What ended up working for me:

  • Use different IPs for the Window iSCSI NICs then you used in the BIOS. I tried using the same IP as suggested in some how-tos, but I ended up with IP address conflicts.
  • Make sure you add the Compellent MPIO settings per their documentation before you configure multiple paths
  • Do not use the QLogic Control Center to configure additional IPs for the HBAs.  The iSCSI Boot Table (IBT) will automatically pass up the configuration of what ever NIC was used to actively boot. Windows iSCSI Initiator will handle the other paths.
  • Configure all four paths in the Windows iSCSI Initiator. You’ll end up with 5 paths: one for the IBT connection and 4 from within windows, but if your server is forced to boot from an alternative path you’ll still want to have all the paths built.

I tested disconnecting NICs and it seemed to cause about 45-60 seconds of disruption. I played with the MPIO settings some to try to reduce this, but the results were inconsistent.

Windows Updates

My confidence a bit higher, I tried to install Windows updates.  Fortunately, I had the forethought to take a Replay (snapshot) of the boot volume on the SAN in advance.

After a round or two of updates and reboots I was greeted by a black screen with a blinking cursor.  This is usually a sign of MBR corruption. Unfortunately because I’m booting from iSCSI, and had moved to the QLE card with the funky driver, I was unable to use the installer ISO to repair the MBR.

I ended up having to revert to the known good replay and iterating through updates to identify those that seemed to have issues in the Boot from iSCSI world.  The difficulty of this was compounded by the fact that the failed boot only occurred on a second reboot after applying an update.
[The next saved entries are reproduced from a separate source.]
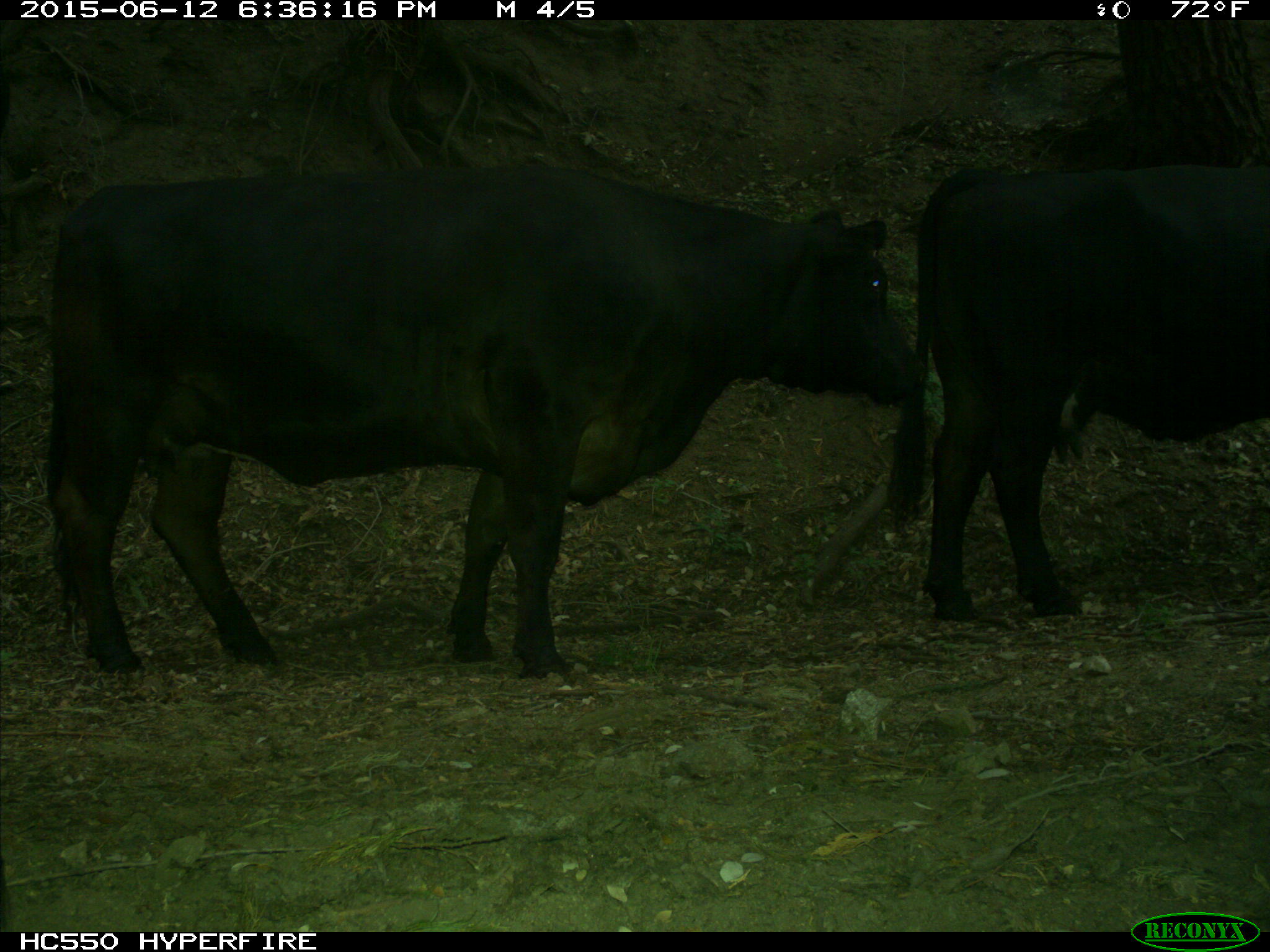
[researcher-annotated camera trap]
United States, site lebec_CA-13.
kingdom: Animalia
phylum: Chordata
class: Mammalia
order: Artiodactyla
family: Bovidae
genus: Bos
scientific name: Bos taurus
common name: domestic cow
Bos taurus (domestic cow).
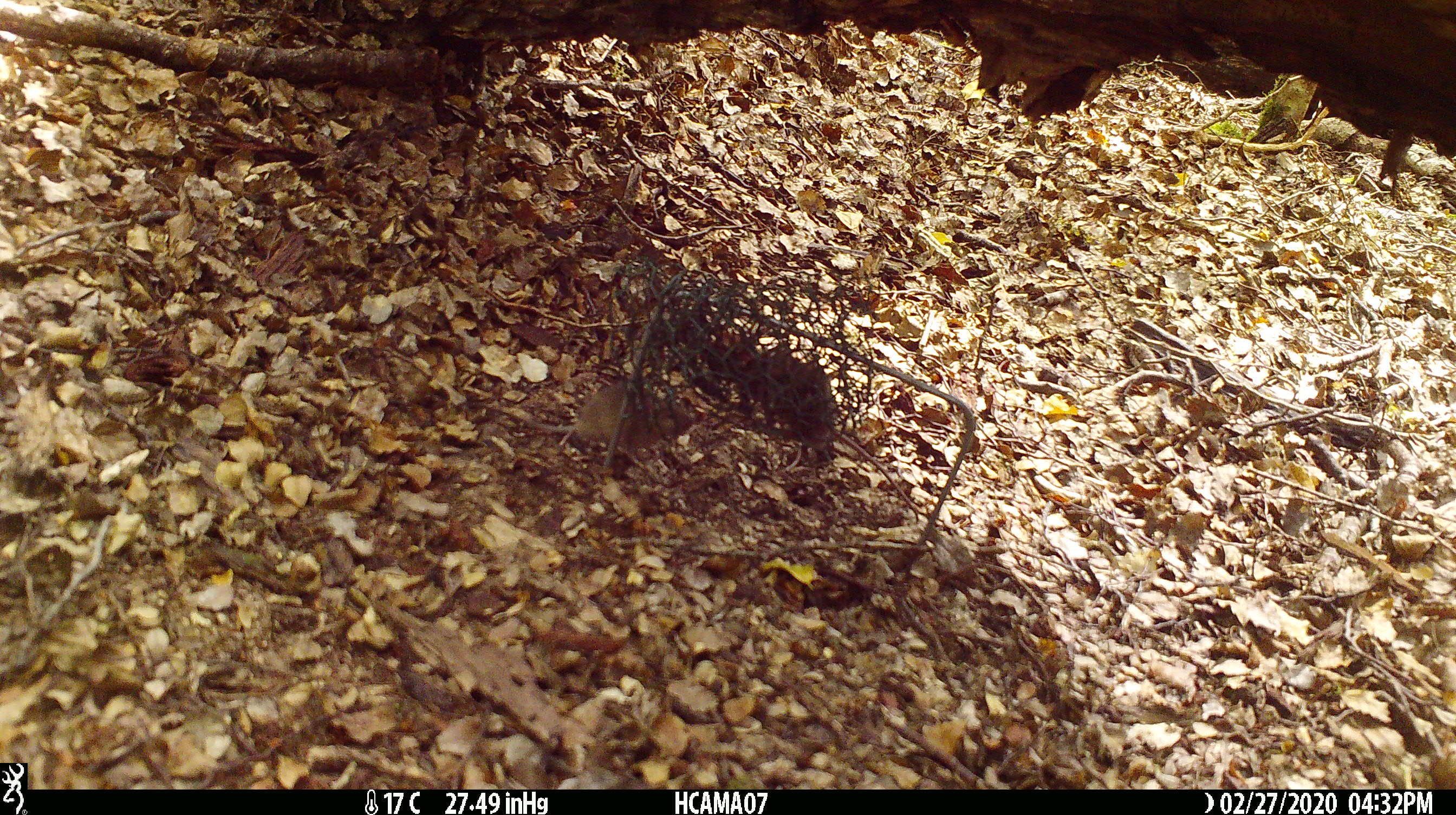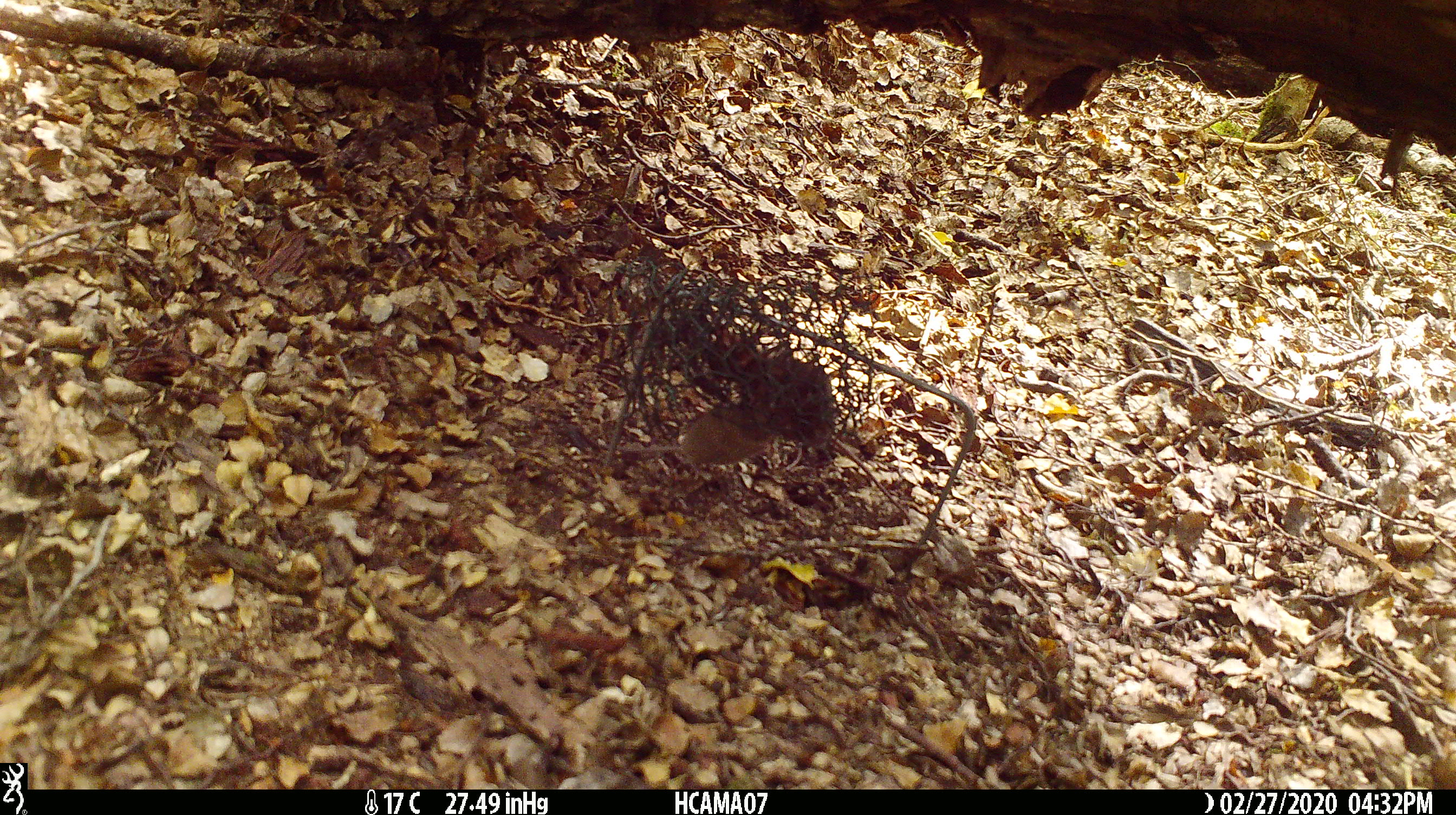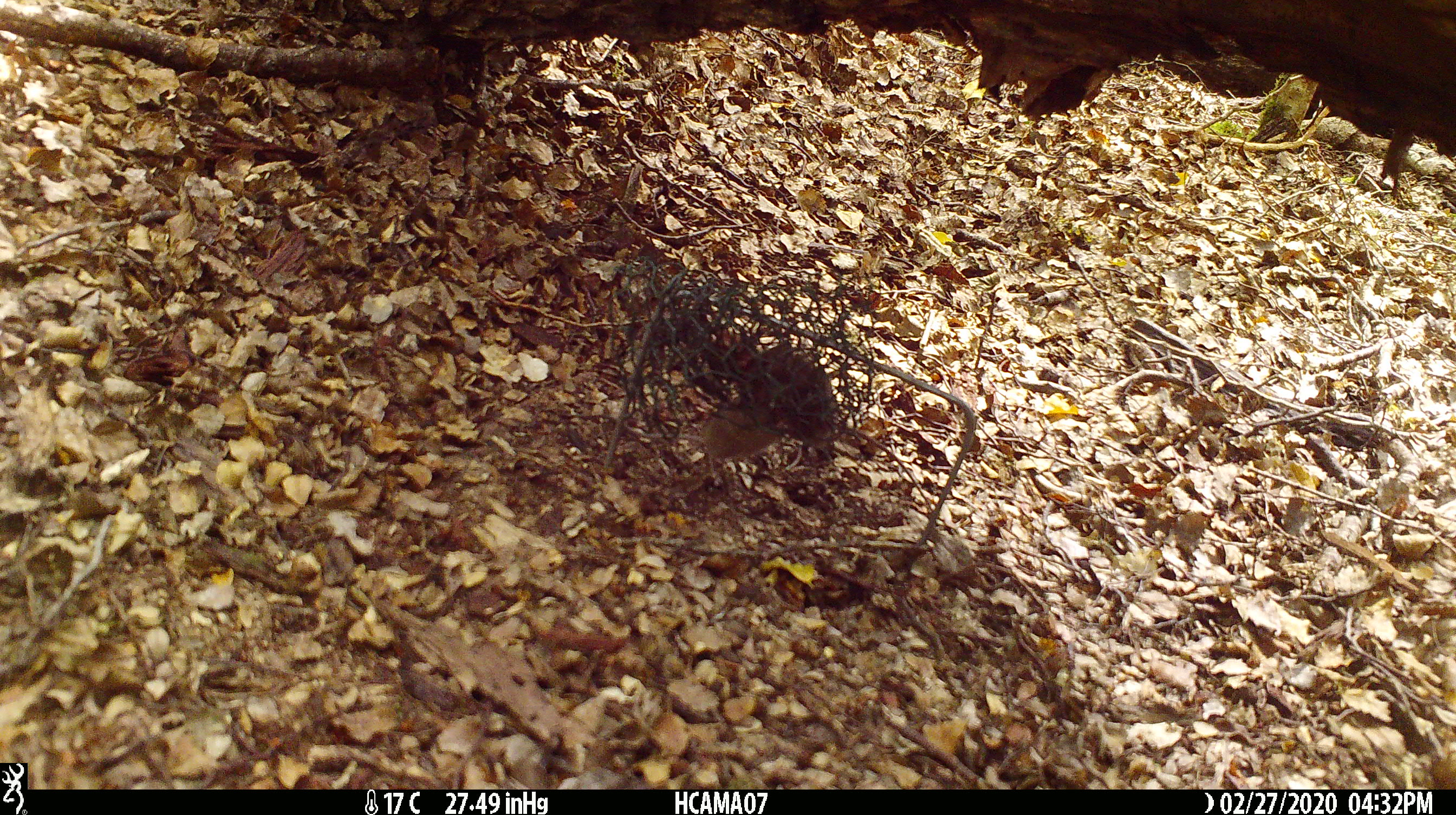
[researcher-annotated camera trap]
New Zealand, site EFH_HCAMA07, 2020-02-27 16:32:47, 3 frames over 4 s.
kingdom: Animalia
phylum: Chordata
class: Mammalia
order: Rodentia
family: Muridae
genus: Mus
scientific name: Mus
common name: mouse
Mouse (Mus).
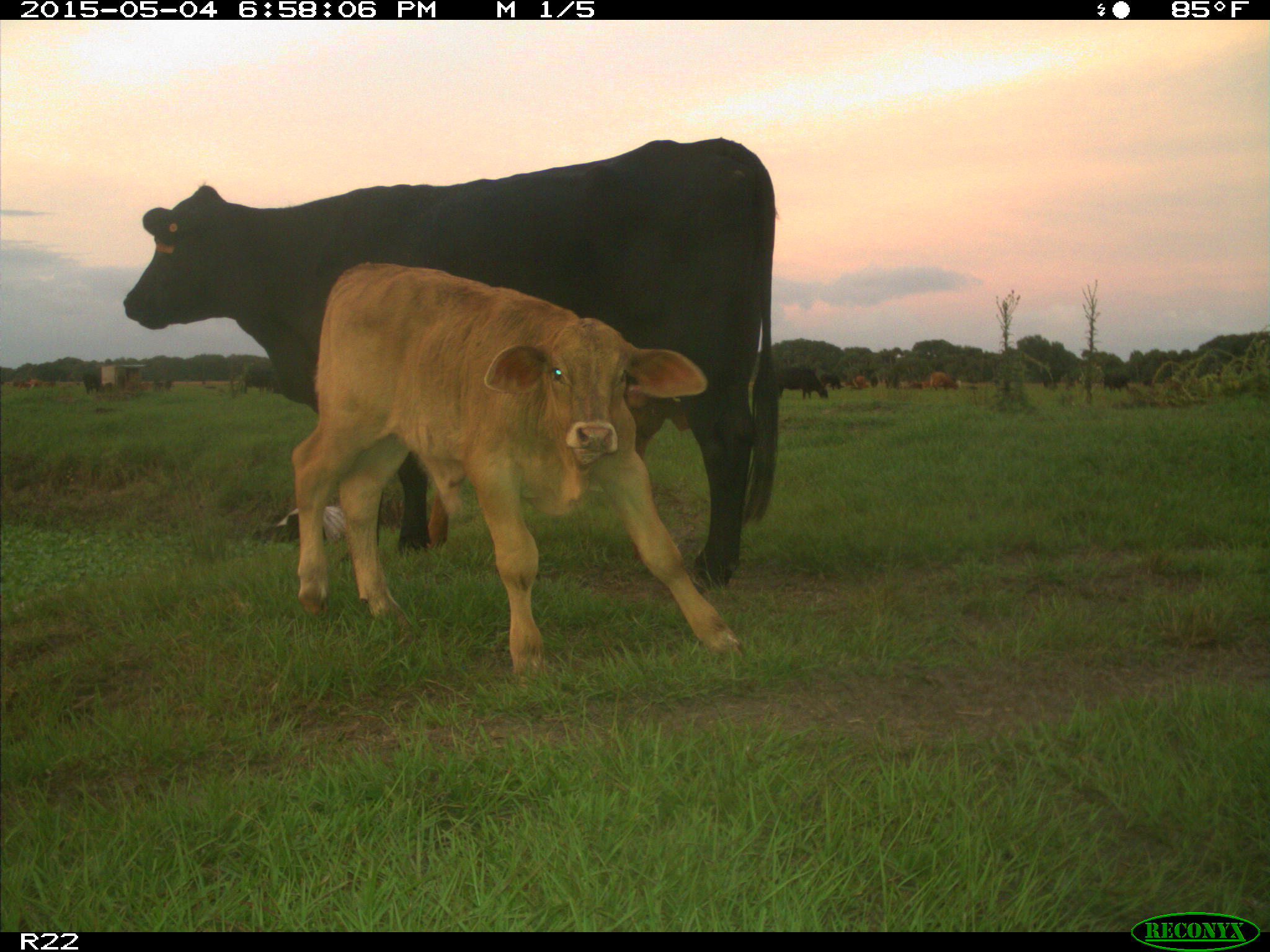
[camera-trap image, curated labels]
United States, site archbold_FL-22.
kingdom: Animalia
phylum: Chordata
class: Mammalia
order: Artiodactyla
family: Bovidae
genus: Bos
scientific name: Bos taurus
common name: domestic cow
Bos taurus (domestic cow).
So I ended up with a cadence of:

  1. Take a replay
  2. Apply update and reboot
  3. Reboot again
  4. Assuming it booted, take another replay and repeat the process

This worked and at least on the two systems I was working with it appears the following Microsoft Updates were the culprits:

  • KB2962409
  • KB2965065
  • KB2975719
  • KB3000850
  • KB31115224

Summary

After over 16 years in the IT infrastructure world this has to be one of the most frustrating challenges I faced.  As I stated at the beginning I do not recommend Windows Server boot from iSCSI at this time. It feels like such a corner case that no one (Microsoft, Dell, Intel, Qlogic/Broadcom) has spent the time to work out the details.  I’m sure others have made this work with less issues than we faced for whatever reason, but I consider the ability to get good support as important as any technical requirement and it just isn’t there.